The Nomadic herdsmen of the Eastern Himalayas(the “Brokpas”)

The Brokpas of Merak and Sakteng

The Brokpas : “Brok” meaning Highland and “Pa” meaning inhabitant, are a unique semi nomadic tribe who reside in the two blocks of Merak and Sakteng valleys of far eastern Trashigang district bordering Arunachal Pradesh, India. In fact there are Bokpas in large numbers in Arunachal and Tibet too. According to their oral history, the Brokpas originated from the Yarlung Village in the Tshona region of South Tibet and came to Bhutan after they beheaded a tyrannical king in their ancestral village. The King’s palace never had enough sunlight due to the shade of a hill, so he issued a decree to cut down and level the hill.

The villagers were then induced to kill the King by Aum Jomo in the disguise of a woman with a little child. Led through the mountains by the deity Aum Jomo and the Guru Lam Jarepa, they first landed in present day Arunachal Pradesh in India and then into Bhutan and  brought along with them scores of religious texts, their form of Tibetan Mahayana Buddhism, and their distinct culture. They however, could not settle in Somathang village in Arunachal because of famine and snakebites. Lam Jarepa consulted Aum Jomo, who waved a white fabric towards the east. During the journey, lam Jarepa is said to have cleared a path by piercing through a treacherous rock. This rock can still be found at Arunachal Pradesh and Sakteng border. On reaching Tsholung (evil lake that disappeared humans into clouds), lam Jarepa divided the lake into three. Each belonged to the three ethnic groups of Brokpas (Kom, Lon and Rok).  The three lakes still exist in northern Sakteng, where nomads today use the surrounding as grazing land (Tsamdro).
▬▬▬▬▬▬▬▬▬▬
### REQUIREMENTS
1/ In the Brokpas text, what are the three ethnic groups of Brokpas?
2/ From the Brokpas text, repeat word for word the passage starting at "The Nomadic herdsmen" and ending at "level the hill.".
▬▬▬▬▬▬▬▬▬▬
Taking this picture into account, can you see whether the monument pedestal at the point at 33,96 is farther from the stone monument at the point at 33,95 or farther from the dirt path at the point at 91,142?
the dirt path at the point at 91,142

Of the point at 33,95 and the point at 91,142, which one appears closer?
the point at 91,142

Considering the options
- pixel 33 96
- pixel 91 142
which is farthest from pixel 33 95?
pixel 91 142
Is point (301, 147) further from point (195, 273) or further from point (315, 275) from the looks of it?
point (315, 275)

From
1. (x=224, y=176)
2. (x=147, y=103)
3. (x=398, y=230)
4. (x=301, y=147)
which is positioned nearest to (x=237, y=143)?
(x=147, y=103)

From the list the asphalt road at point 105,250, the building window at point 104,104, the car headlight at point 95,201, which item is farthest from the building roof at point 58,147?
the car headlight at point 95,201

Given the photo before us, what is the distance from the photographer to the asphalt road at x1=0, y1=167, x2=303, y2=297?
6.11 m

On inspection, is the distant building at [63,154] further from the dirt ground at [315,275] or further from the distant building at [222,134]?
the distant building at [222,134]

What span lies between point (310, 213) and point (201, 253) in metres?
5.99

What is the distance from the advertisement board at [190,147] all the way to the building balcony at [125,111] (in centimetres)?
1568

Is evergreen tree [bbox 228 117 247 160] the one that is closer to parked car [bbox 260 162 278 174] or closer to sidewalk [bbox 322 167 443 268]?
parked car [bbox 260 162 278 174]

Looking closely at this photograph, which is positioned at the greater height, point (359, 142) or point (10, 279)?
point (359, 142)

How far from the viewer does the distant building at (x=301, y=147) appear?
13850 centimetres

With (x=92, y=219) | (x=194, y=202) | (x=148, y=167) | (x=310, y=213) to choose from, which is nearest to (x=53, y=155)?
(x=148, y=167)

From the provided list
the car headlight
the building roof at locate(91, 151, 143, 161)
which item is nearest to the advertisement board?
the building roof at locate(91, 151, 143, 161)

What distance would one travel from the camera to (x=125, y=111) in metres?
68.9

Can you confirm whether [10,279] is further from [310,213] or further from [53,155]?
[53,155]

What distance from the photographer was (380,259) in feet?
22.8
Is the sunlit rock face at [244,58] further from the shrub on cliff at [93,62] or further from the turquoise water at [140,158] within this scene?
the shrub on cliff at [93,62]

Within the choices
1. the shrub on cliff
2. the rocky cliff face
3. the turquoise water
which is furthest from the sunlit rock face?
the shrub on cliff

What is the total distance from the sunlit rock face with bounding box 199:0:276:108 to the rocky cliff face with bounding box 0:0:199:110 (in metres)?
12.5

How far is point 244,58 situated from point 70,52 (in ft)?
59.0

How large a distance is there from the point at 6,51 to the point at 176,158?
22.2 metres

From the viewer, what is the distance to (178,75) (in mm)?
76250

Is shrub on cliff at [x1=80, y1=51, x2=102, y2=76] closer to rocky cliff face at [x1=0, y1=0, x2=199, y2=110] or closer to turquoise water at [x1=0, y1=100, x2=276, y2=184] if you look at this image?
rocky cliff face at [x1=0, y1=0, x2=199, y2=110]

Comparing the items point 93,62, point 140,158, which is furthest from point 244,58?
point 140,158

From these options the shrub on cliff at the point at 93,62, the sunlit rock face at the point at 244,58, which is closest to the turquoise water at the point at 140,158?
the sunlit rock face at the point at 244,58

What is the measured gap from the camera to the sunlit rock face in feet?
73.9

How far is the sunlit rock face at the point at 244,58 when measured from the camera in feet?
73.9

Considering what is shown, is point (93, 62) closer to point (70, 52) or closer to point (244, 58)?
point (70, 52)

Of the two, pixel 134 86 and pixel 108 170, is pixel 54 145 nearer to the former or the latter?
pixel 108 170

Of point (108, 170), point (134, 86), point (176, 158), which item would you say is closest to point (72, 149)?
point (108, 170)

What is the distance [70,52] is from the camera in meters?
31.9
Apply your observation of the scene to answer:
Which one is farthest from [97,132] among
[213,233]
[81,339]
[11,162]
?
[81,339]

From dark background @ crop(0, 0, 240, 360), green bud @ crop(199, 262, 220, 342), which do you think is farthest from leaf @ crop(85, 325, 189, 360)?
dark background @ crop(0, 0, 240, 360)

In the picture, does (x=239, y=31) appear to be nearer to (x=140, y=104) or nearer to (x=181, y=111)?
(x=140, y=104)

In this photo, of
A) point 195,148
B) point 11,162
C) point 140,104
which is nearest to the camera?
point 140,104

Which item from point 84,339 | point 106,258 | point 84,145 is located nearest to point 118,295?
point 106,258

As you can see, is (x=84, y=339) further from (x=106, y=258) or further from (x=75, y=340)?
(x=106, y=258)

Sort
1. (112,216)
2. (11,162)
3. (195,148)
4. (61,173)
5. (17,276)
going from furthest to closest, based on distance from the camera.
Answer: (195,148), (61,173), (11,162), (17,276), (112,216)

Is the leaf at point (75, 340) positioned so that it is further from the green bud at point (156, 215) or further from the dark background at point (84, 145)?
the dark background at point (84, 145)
▬▬▬▬▬▬▬▬▬▬
### ANSWER SET
1/ Kom, Lon and Rok.

2/
The Nomadic herdsmen of the Eastern Himalayas(the “Brokpas”)

The Brokpas of Merak and Sakteng

The Brokpas : “Brok” meaning Highland and “Pa” meaning inhabitant, are a unique semi nomadic tribe who reside in the two blocks of Merak and Sakteng valleys of far eastern Trashigang district bordering Arunachal Pradesh, India. In fact there are Bokpas in large numbers in Arunachal and Tibet too. According to their oral history, the Brokpas originated from the Yarlung Village in the Tshona region of South Tibet and came to Bhutan after they beheaded a tyrannical king in their ancestral village. The King’s palace never had enough sunlight due to the shade of a hill, so he issued a decree to cut down and level the hill.